South Beach Diet
The South Beach Diet, designed by cardiologist Arthur Agatston and dietician Marie Almon, consists of three phases which attempt to regulate blood sugar and insulin.
The First Phase of the South Beach Diet, which lasts two weeks, allows you normal-sized helpings of lean meats, such as chicken, turkey, fish, and shellfish. Vegetables are also allowed, as are nuts, cheese, and eggs. A salad with olive oil dressing is fine. Coffee and tea are OK; but, lots and lots of water is essential.
The typical breakfast is two eggs and lean bacon. Lunch is salad greens with grilled chicken. A small amount of dry-roasted nuts makes up an afternoon snack. Dinner is lean meat again with fiber-rich vegetables. Cheese and low-fat yogurt are allowed, as is sugar-free gelatin for dessert.
The Second Phase is similar to the first phase, but you’ll start to reintroduce some of the banned foods. You can start eating high-fiber carbohydrates, such as whole-grain breads, which raise your insulin levels in a much milder way than do simple, starchy carbs.
Forbidden in those first 14 days, however, are fruit, bread, rice, potatoes, pasta, or baked goods. No sugar, ice cream, cookies, or cake. And no alcoholic drinks of any kind (wine, fruit and whole-grain breads may be added back to the diet in subsequent phases).
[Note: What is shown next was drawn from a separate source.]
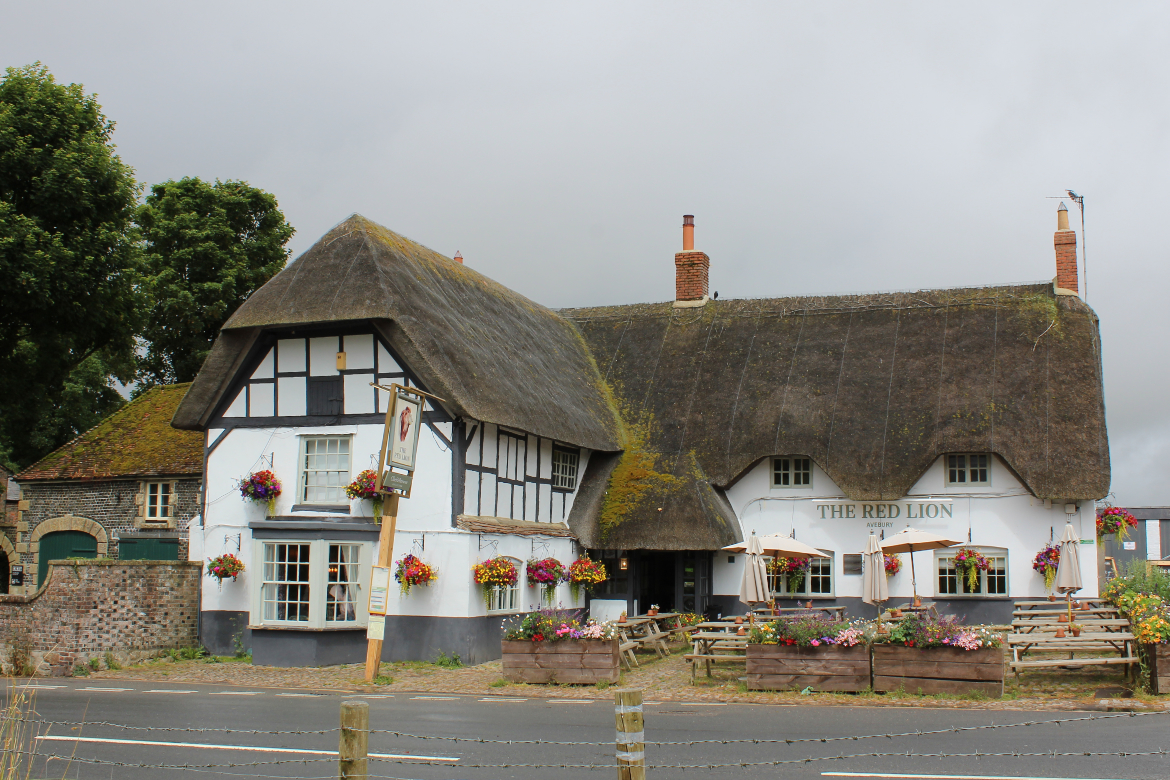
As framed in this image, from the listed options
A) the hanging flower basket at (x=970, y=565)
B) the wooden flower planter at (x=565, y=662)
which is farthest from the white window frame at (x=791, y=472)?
the wooden flower planter at (x=565, y=662)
The Third Phase of the diet is really all about weight maintenance, which Dr. Agatston describes as a “way of life.” Should your weight begin to climb, you simply repeat the South Beach diet process.
The Atkins Diet severely restricts all carbohydrates during the initial phase. South Beach diet, on the other hand, groups “good” and “bad” carbohydrates based on their glycemic index, a measure of how foods affect your blood sugar.
Go Home from the South Beach Diet.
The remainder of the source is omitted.